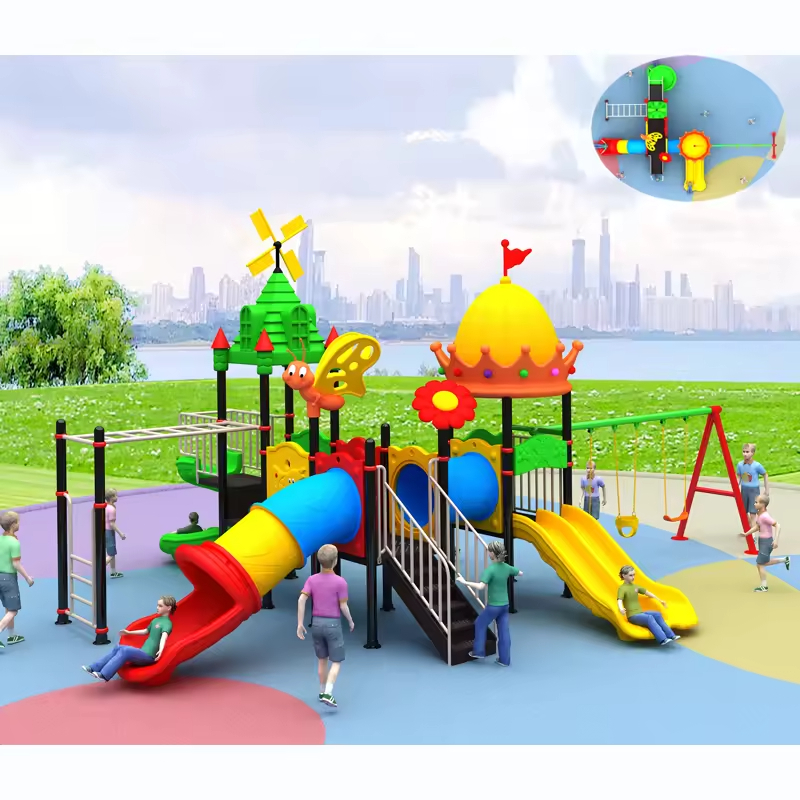 Commercial Entertainment Slide - Kids Toys Quality review and price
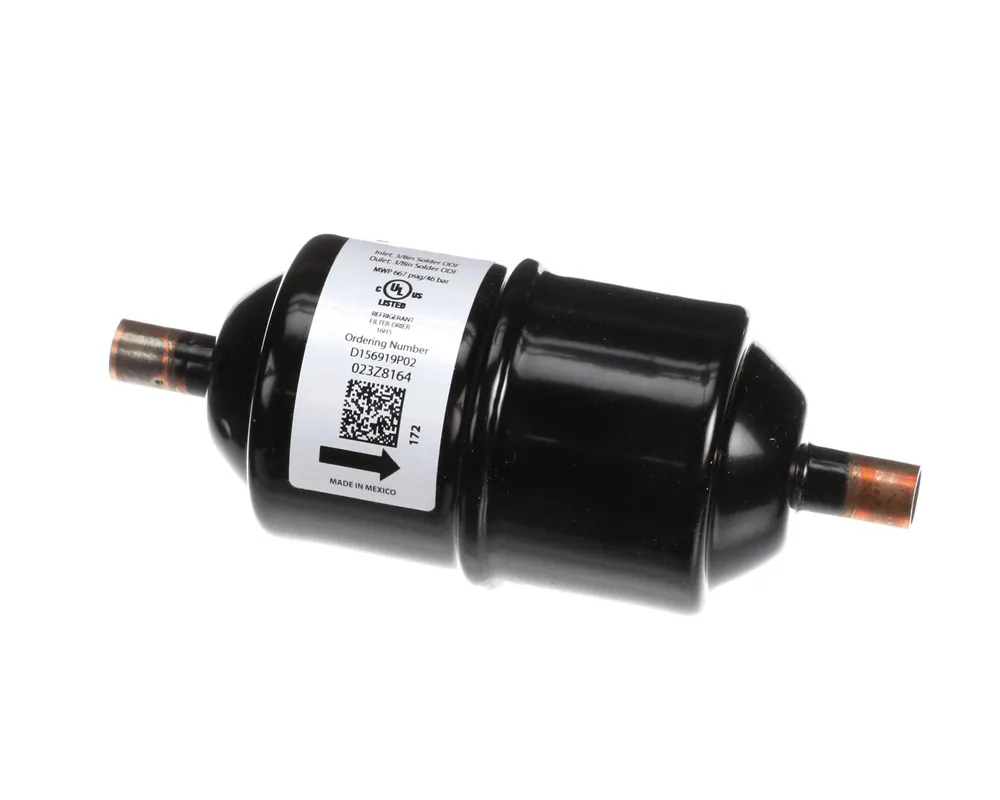 SK0415497-US20260702-105043-0 Trane DHY01454 Liquid Line Drier 8 Cu. in. - Image 1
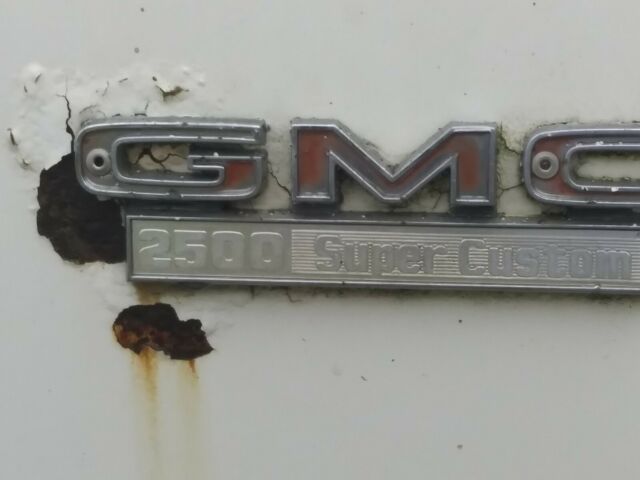 GMC C2500 1972 image number 0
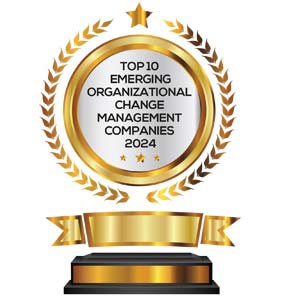 Top 10 Emerging Organizational Change Management  Companies -  2024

Required work |
Could you transcribe all of the data exactly and omit the pictures?

Answer for this exercise |
 Commercial Entertainment Slide - Kids Toys Quality review and price
 SK0415497-US20260702-105043-0 Trane DHY01454 Liquid Line Drier 8 Cu. in. - Image 1
 GMC C2500 1972 image number 0
 Top 10 Emerging Organizational Change Management  Companies -  2024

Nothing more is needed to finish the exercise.